First we create a function that will return a slice of the dataset from the main dataframe.

In [16]:
# export
def getDataIndexSlice(data : pd.DataFrame, i : int, batch_size: int):
    data_slice = data.iloc[i * batch_size : (i+1) * batch_size]
    return data_slice.to_dict(), data_slice.index

In [17]:
assert(len(getDataIndexSlice(data, 0, batch_size)[0][label_column]) == len(getDataIndexSlice(data, 0, batch_size)[1]))

In [18]:
# export
class Expert:
    
    def __init__(self, expert_name : str, col_suffixes : list, data : pd.DataFrame, 
            clf_type : sklearn.linear_model, batch_size: int, label_column: str, **kwargs):
        
        self.expert_name = expert_name
        self.data = data
        self.col_names = [expert_name + suf for suf in col_suffixes]
        self.label_col = label_column
        self.clf = clf_type(**kwargs)
        self.valid_index = self.createValidIndices(data)
        self.valid_len = len(self.valid_index)
        self.batch_size = batch_size
        self.n_batches = (self.valid_len + batch_size - 1) // batch_size
        
        self.data_view = None
        self.precision = 1.
        self.preds = np.ndarray(batch_size, dtype = np.float64)
        self.input_arr = np.ndarray(len(self.col_names), dtype = np.float64)
        self.preds.fill(np.nan)
        
        self.total_error = 0
        self.n_preds = 0
        self.current_index = 0
        self.compute_errors = True
        
    def resetCurrentIndex(self):
        self.current_index = 0
        self.total_error = 0.

● Problem description: Summarize the notebook excerpt in two sentences.

● Dataset extract:

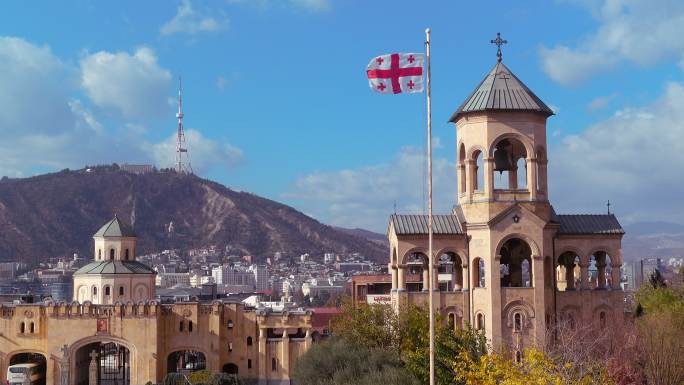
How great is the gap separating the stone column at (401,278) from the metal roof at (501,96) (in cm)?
777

● Response to this exercise: The excerpt defines getDataIndexSlice, which takes the rows for batch i from the main dataframe and returns them as a dictionary along with their index, and an assert then checks that both outputs have the same length. It also begins an Expert class whose constructor stores the expert's name, data, suffixed column names, label column, classifier, valid indices and batch count, and sets up a NaN-filled prediction array and error counters; its resetCurrentIndex method sets the current index and total error back to zero.